══ RECORDS PROVIDED

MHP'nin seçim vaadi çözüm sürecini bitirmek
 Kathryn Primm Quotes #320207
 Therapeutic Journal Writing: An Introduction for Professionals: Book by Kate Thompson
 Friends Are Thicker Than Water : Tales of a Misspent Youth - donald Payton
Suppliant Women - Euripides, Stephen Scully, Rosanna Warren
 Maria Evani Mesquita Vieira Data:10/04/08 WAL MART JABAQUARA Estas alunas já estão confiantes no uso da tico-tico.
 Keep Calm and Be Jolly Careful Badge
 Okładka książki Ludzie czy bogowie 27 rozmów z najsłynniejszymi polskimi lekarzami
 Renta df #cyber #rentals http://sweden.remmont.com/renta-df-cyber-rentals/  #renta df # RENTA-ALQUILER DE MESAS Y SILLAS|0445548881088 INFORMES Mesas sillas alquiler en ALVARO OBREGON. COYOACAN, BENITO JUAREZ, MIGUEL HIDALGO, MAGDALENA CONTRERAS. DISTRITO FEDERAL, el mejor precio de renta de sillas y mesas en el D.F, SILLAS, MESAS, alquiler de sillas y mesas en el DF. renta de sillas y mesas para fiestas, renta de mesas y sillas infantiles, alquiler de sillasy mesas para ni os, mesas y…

════

- WORK TASK
Transcribe the entries above word for word, from the first line through the line containing "Keep Calm and Be Jolly Careful Badge", and nothing else.

- RESPONSE AREA
MHP'nin seçim vaadi çözüm sürecini bitirmek
 Kathryn Primm Quotes #320207
 Therapeutic Journal Writing: An Introduction for Professionals: Book by Kate Thompson
 Friends Are Thicker Than Water : Tales of a Misspent Youth - donald Payton
Suppliant Women - Euripides, Stephen Scully, Rosanna Warren
 Maria Evani Mesquita Vieira Data:10/04/08 WAL MART JABAQUARA Estas alunas já estão confiantes no uso da tico-tico.
 Keep Calm and Be Jolly Careful Badge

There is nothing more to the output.